Las fuerzas morales de la democracia

Las fuerzas morales de la democracia

Cuando todo se derrumba o parece derrumbarse, aparecen. Están allí. Siempre han estado, acunadas en cada rincón, en cada conciencia de los seres libres.

En estado latente, vigilante siempre, aguardando el momento preciso. Su presencia  se insinúa en múltiples formas. Un escrito, una manifestación  de protesta, una denuncia, una rebeldía.

Una conversación. Un hecho determinado, trascendente, inesperado o decidido, más que el hastío,  las catapulta y multiplica.

Produce el milagro de los peces. Desatadas, no hay fuerza ni forma de detenerlas. Ni la muerte aleve, ni la represión. Su semilla se esparce.

El ejemplo moral de civismo, patriótico, germina en cada puerto, civil o militar, indistintamente. Crece en los cuarteles, y en la sociedad civil organizada,  en los partidos, en las iglesias, en las escuelas y universidades, en el empresariado responsable, en el taller, en la ciudad, en las montañas o en el campo.

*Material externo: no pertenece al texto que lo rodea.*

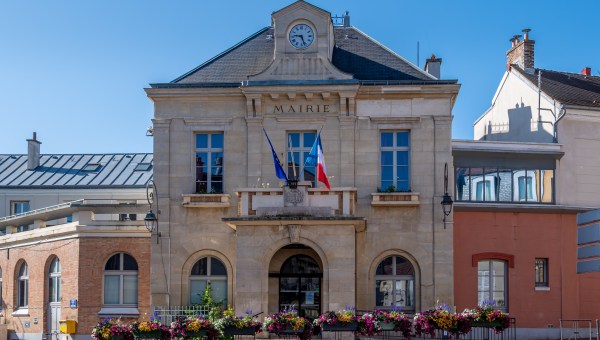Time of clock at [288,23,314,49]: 9:26
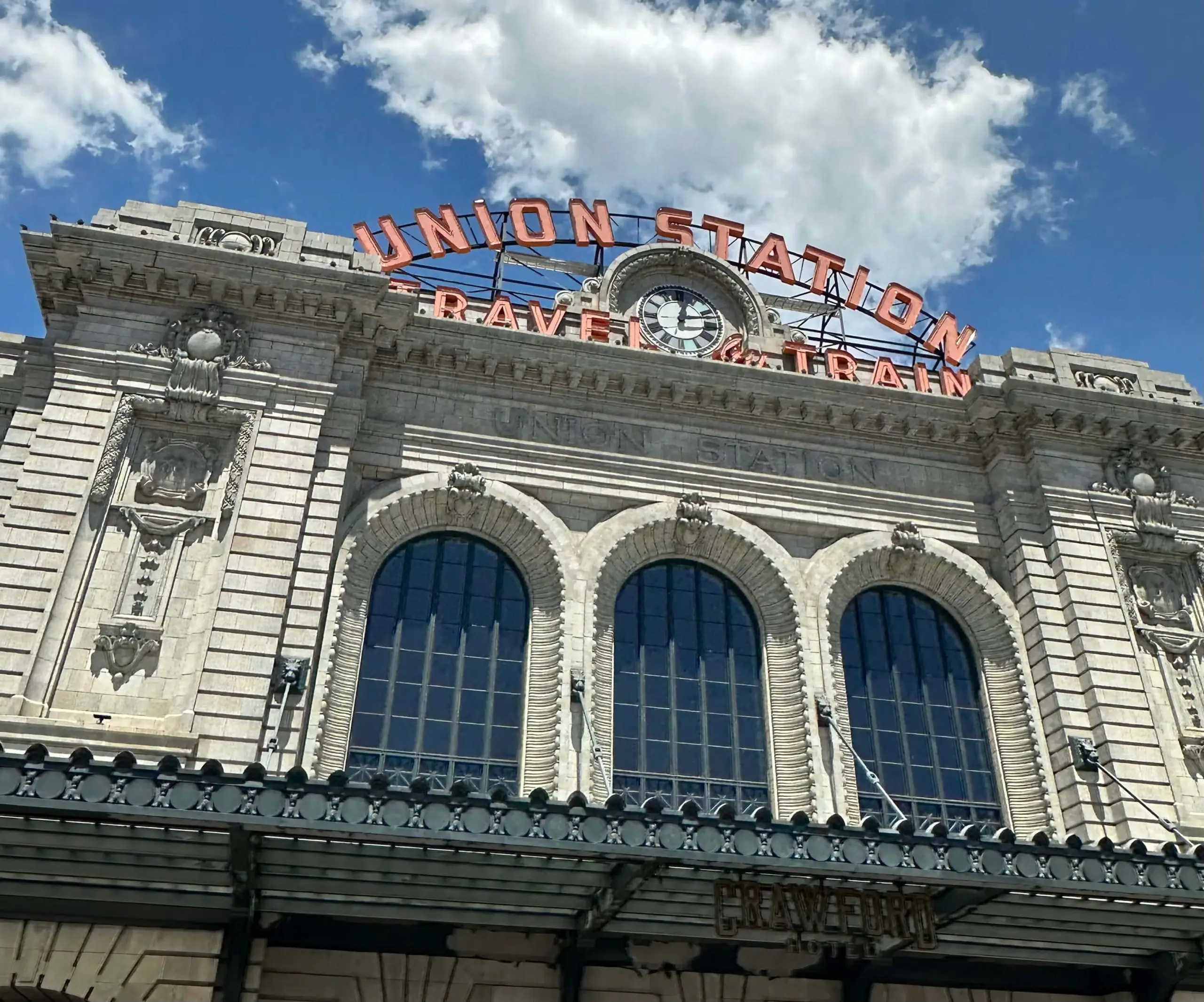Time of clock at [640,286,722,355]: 12:13
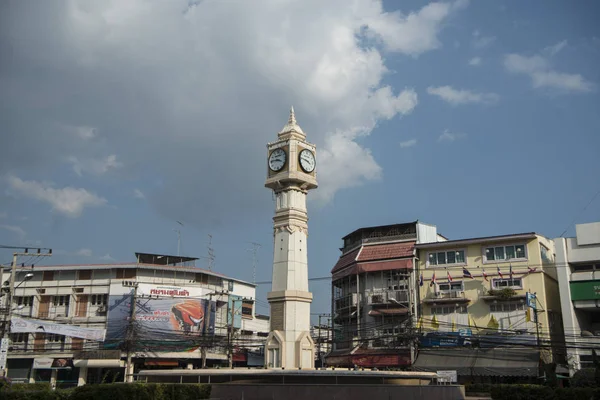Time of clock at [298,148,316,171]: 3:46
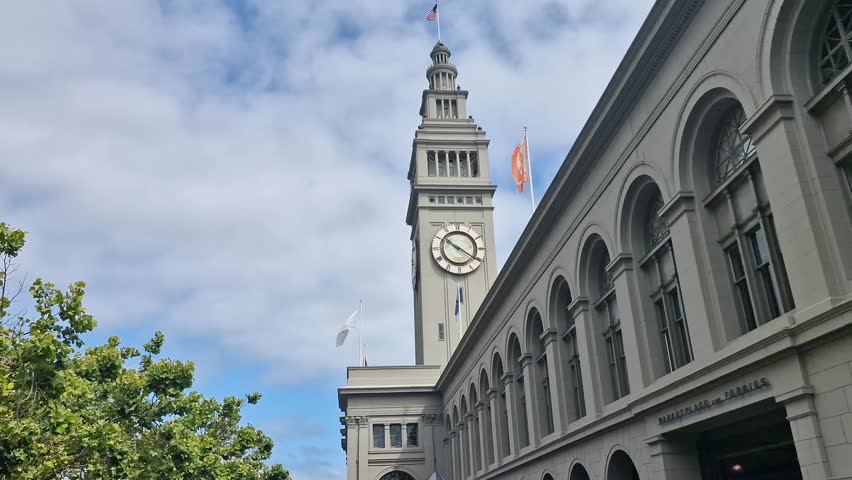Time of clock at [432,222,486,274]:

En algún nido anhelante de  mariposas. Son las reservas morales de quienes,  jóvenes de espíritu, son capaces de atrapar una estrella; la flor que perfuma y brota por encima del lodazal que la cubre y pretende asfixiarla; la luz que resplandece cuando la noche es más tenebrosa y oscura; cuando la perversidad del malo, las hace más ciertas e imprescindibles.

Son lecciones aprendidas de la historia de los pueblos libres, repasada cada día sin hora  o una tarde de lluvia, de tertulia en La Trinitaria de Virtudes  con unos cuantos hijos de Bertold Bretch, indoblegables, que creen en la vida  y en las fuerzas que la sostienen.